Simple test detects fatal brain disease



Early signs of Creutzfeldt-Jakob disease (CJD) — an incurable brain disease caused by infectious, misshapen proteins, are difficult to interpret. First, people may simply feel depressed and can undergo personality changes or psychotic episodes. Memory loss, blindness, and coma, over a year after infection and death is usually inevitable. Now, researchers at the National Institute of Allergy and infectious diseases (Hamilton) report that found a simple nasal swab that will help doctors to detect the disease much more accurately and earlier than existing methods.

Biochemist Byron Kofi (Byron Caughey), said that "the search for simple, non-invasive diagnostic tests – "one of sacred bowls of Graal" for CJD and other diseases caused by prions. For CJD has no treatment, so early diagnosis is important as it can rule out other, treatable disorders, and it allows doctors to take precautions that prevent spreading illness to others through contact with brain tissue or cerebrospinal fluid."

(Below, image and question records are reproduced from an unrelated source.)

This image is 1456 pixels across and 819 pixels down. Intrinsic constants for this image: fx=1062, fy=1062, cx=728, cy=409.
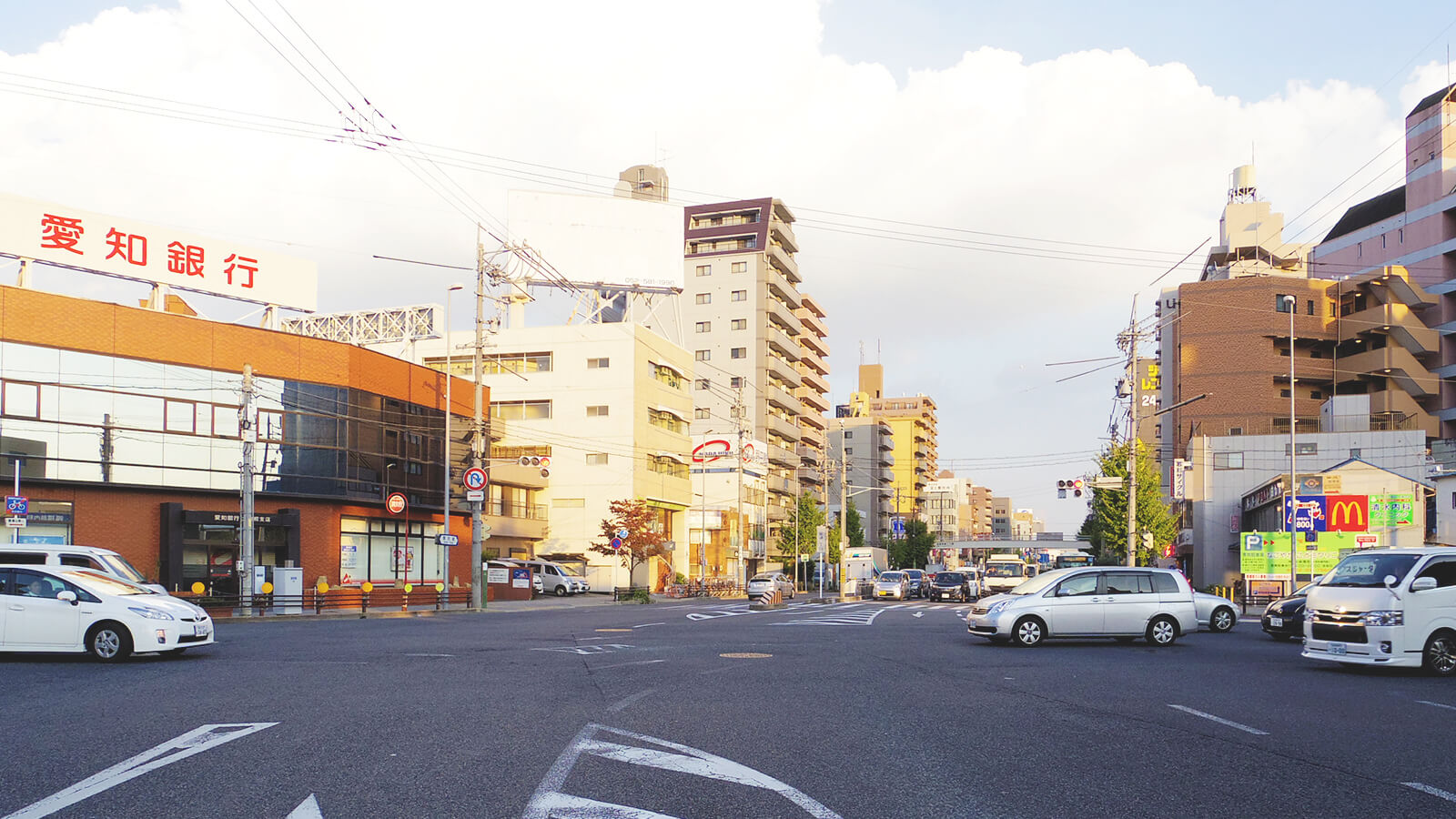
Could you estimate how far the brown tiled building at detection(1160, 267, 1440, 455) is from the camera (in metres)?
70.8

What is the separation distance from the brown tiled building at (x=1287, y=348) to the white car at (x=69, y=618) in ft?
229

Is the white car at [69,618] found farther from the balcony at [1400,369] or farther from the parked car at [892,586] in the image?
the balcony at [1400,369]

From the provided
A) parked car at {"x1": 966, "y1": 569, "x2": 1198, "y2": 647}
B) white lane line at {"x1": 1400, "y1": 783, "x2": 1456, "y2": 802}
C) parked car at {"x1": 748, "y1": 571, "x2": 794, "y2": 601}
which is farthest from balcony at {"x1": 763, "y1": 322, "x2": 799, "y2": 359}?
white lane line at {"x1": 1400, "y1": 783, "x2": 1456, "y2": 802}

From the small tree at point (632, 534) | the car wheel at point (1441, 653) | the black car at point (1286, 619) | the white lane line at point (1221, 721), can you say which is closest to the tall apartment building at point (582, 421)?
the small tree at point (632, 534)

Used diagnosis, removal of cerebrospinal fluid (CSF), is quite painful and invasive. In the new study, scientists from Montana put a fiber optic scope up my nose patients in the uppermost part of the cavity, where the olfactory neurons. In theory, these neurons should contain higher levels of abnormal prion protein, as they are directly connected with the brain.

Compared to existing methods, which correctly identified only about 77% of the positive cases, the new test identified 97% of 30 CJD-positive patients. Kofi says that to develop a complete diagnostic sensitivity of the new method requires a higher number of patients. But it is now clear that this is a promising way to detect disease without invasive procedures.

Neurologist Gambetti Pierluigi (Pierluigi Gambetti) said: "This is a major step forward. In principle, it needs to diagnose the disorder much earlier than CSF technique, because abnormal prions accumulate in olfactory neurons faster than they migrate from the brain into the cerebrospinal fluid".